Come riportato da Dagospia, *Pierluigi Diaco è pronto a tornare su Rai 1* con un nuovo programma dal titolo *"Signora Mia"*, di cui il conduttore e giornalista ha sempre fatto cenno di averlo già pronto e scritto ma di non avere ancora una collocazione che ora è stata finalmente trovata. Il programma andrà in onda alle 14:00, orario che la scorsa estate apparteneva a "Il Pranzo è Servito" di Flavio Insinna che non verrà riconfermato visti i bassi ascolti e che fino a due anni fa era lo slot occupato proprio da Diaco con "Io e Te".
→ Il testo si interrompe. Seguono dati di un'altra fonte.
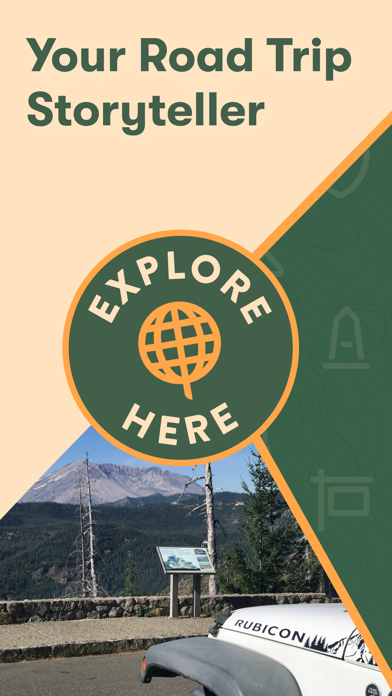 ExploreHere - Roadtrip Guide screenshot 8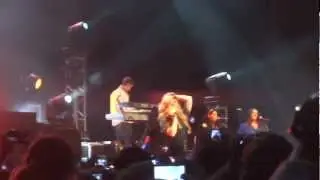 Demi Lovato - All Night Long/Got Dynamite - Live São Paulo, BRAZIL - 20/04/2012 HD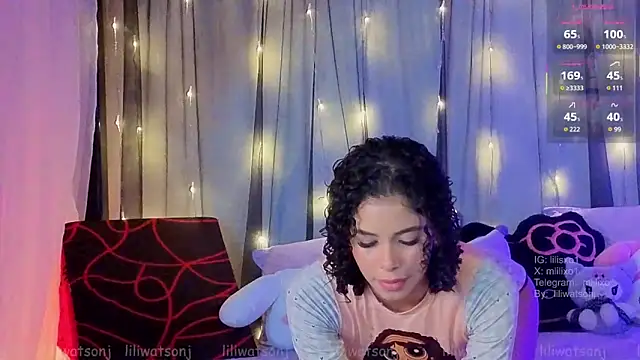 lilijwatson online show from January 2026 04:39:02 AM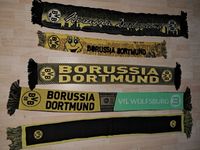 BVB Borussia Dortmund Sonder-Schals ua. U-17, DFB Pokal Dortmund - Schüren Vorschau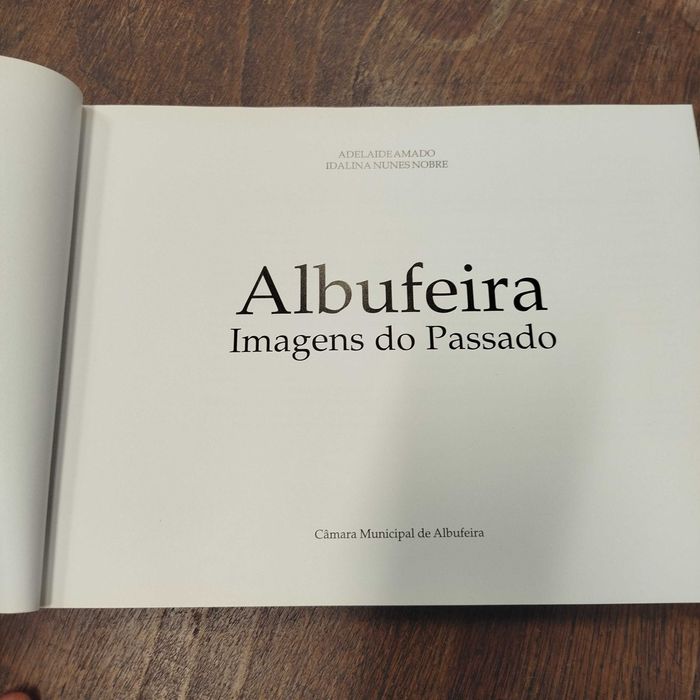 Albufeira Imagens do Passado
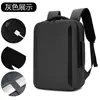 Mochila masculina de dupla alça para laptop transfronteiriça, mochila de negócios multifuncional, mochila de dupla alça de alta capacidade, bolsa para laptop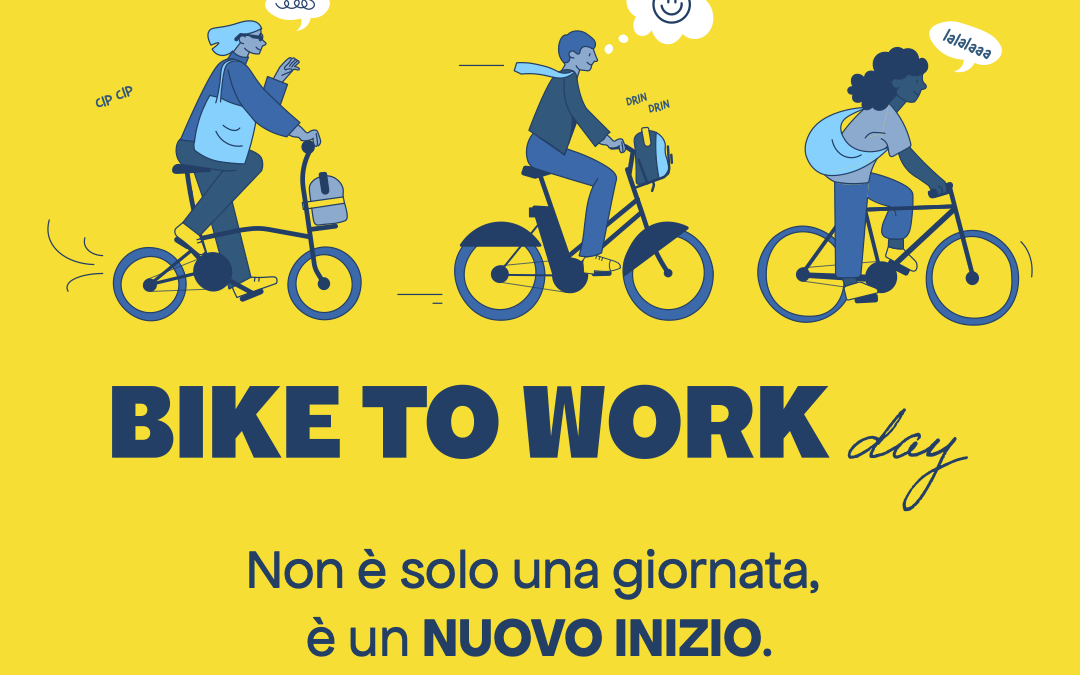 RICOMINCIAMO…..COL MESE DELLA MOBILITA’ SOSTENIBILE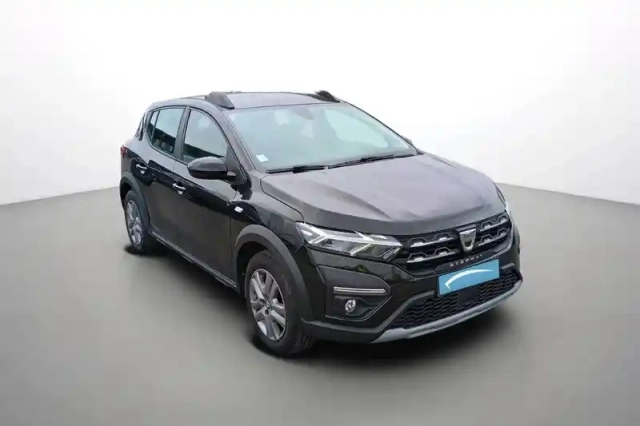 Dacia Sandero eco-g 100 — photo 8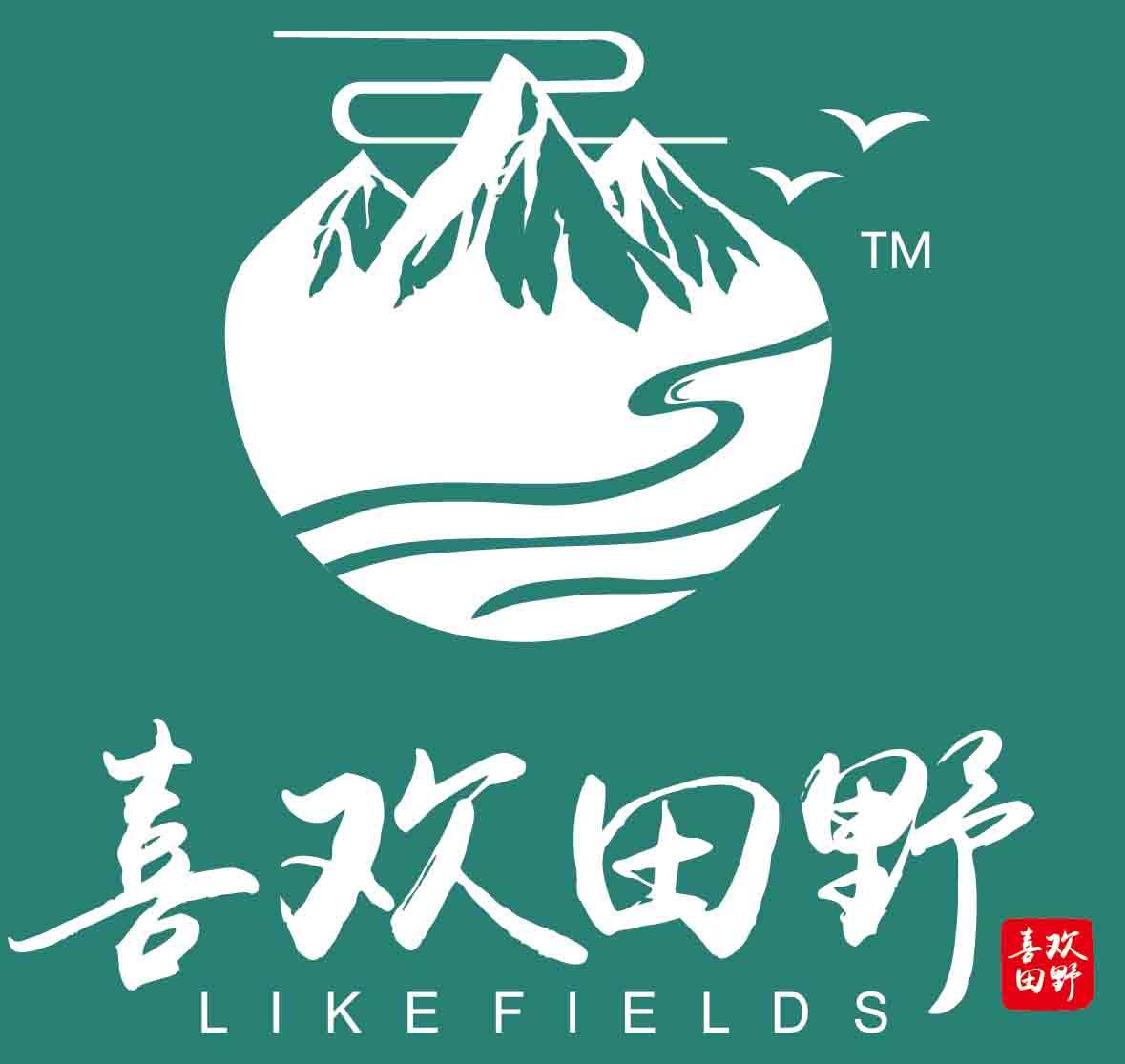 喜欢田野的LOGO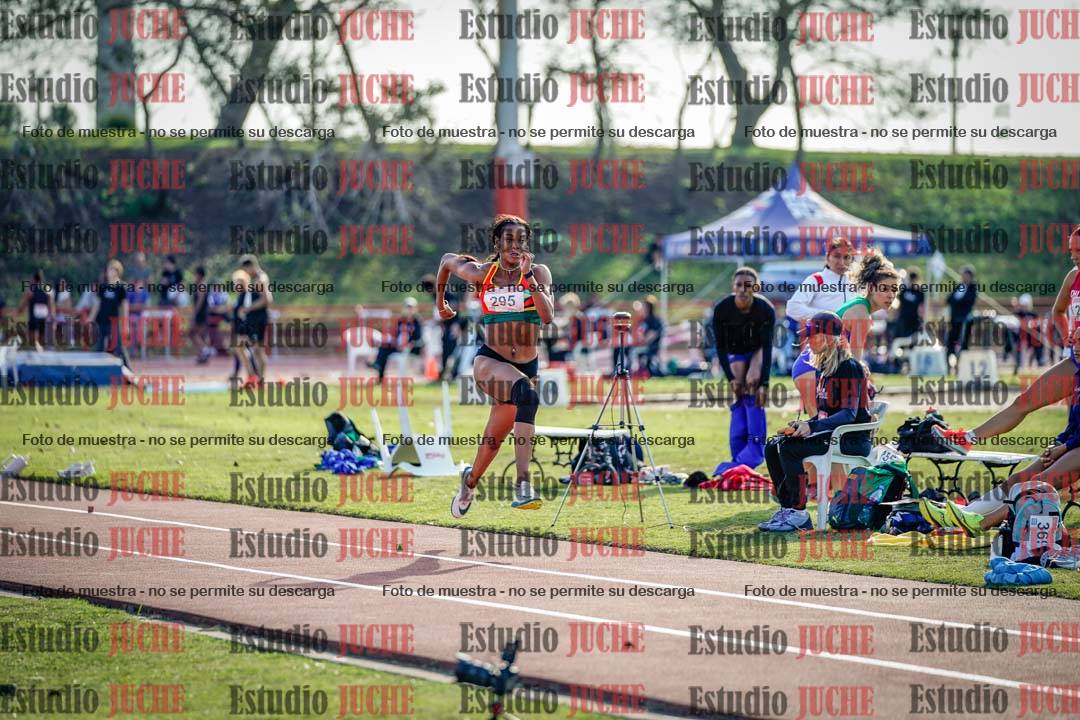 Fotos del salto triple de mujeres - FINAL
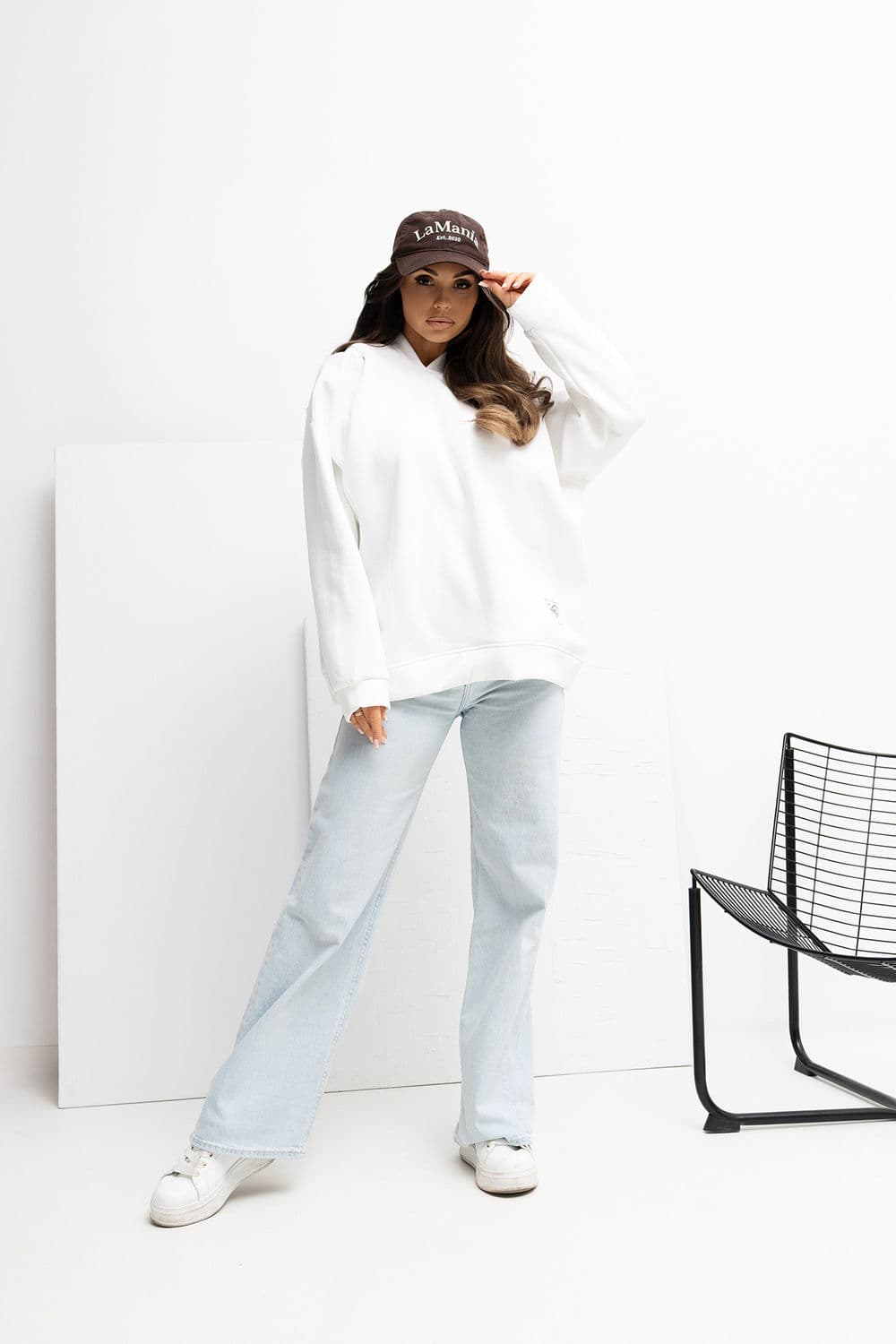 Felpa model 221623 Rue Paris - Miniatura 2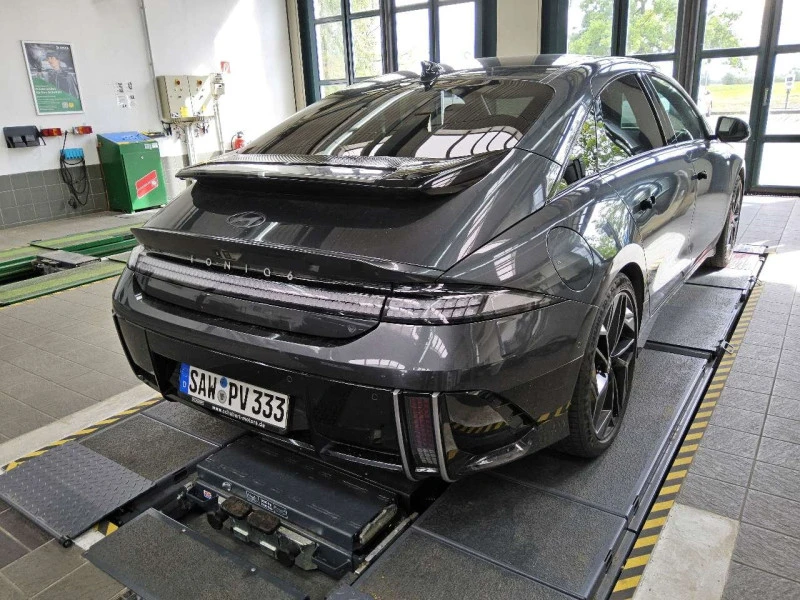 Hyundai Ioniq 6 77.4KW/325HP/FIRST EDIT/��������/2023� | Mobile.bg � ����������� 2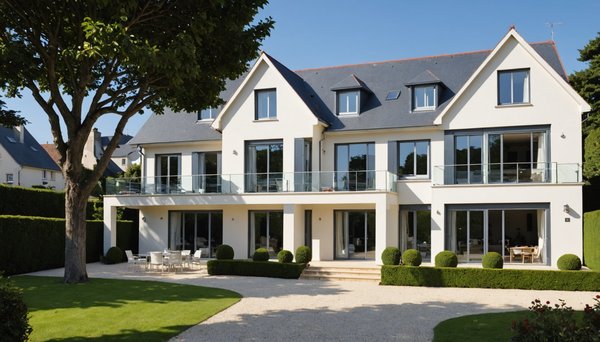 Où acheter une maison de luxe à la baule : découvrez les meilleures options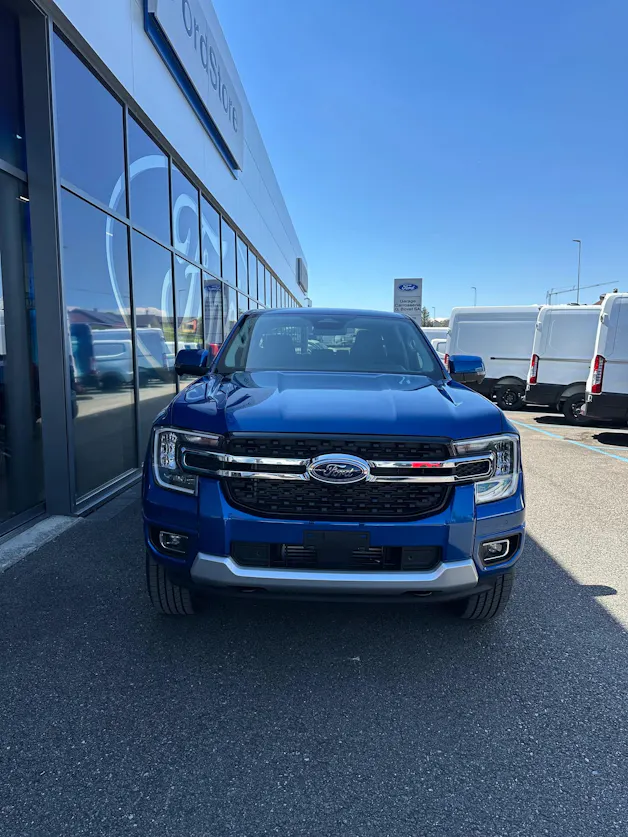 Ford Ranger dcab.pick-up 2.0 EcoBlu Limited/170CV/Aut.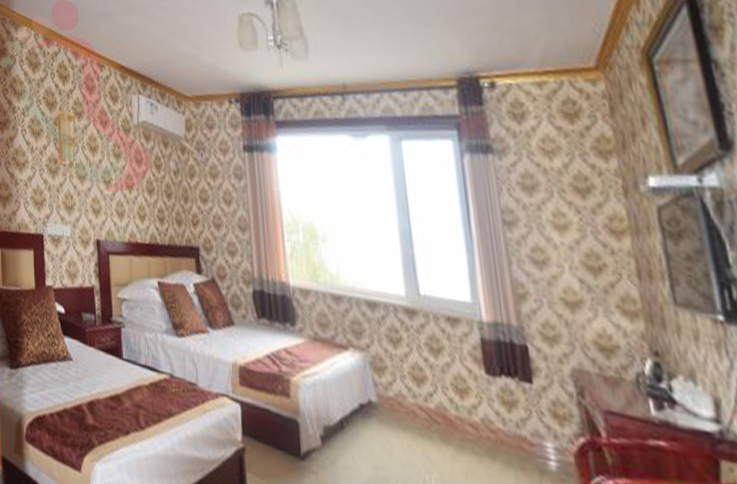 天津蓟州区盘山天源山庄农家院房间图片2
E non finisce qui: il giornalista, attualmente impegnato con il programma "Ti Sento" su Rai Radio 2 (programma che va in onda anche in seconda serata su Rai 2), *a settembre potrebbe prendere il posto di Detto Fatto nel pomeriggio di Rai 2 con una nuova trasmissione*.


----------



## fabri47 (21 Febbraio 2022)

*Dagospia: Diaco tornato in tv grazie alla sua amica Giorgia Meloni, la quale ha contattato in prima persona l'ad della Rai Carlo Fuortes che, probabilmente, cede all'opposizione visto che FDI nei sondaggi è a un passo dal PD.*


----------



## fabri47 (22 Febbraio 2022)

*Salta il programma "Signora Mia" su Rai 1. Dopo lo scoop di Dagospia, ci sarebbe stata la polemica della conduttrice del pomeriggio di Rai 1 Serena Bortone, grande amica di Coletta direttore del prime time Rai. Rimane, invece, la trasmissione di Diaco in onda a settembre su Rai 2.*


----------



## Hellscream (22 Febbraio 2022)

fabri47 ha scritto:


> *Salta il programma "Signora Mia" su Rai 1. Dopo lo scoop di Dagospia, ci sarebbe stata la polemica della conduttrice del pomeriggio di Rai 1 Serena Bortone, grande amica di Coletta direttore del prime time Rai. Rimane, invece, la trasmissione di Diaco in onda a settembre su Rai 2.*


Definirla odiosa è farle un complimento a questa


----------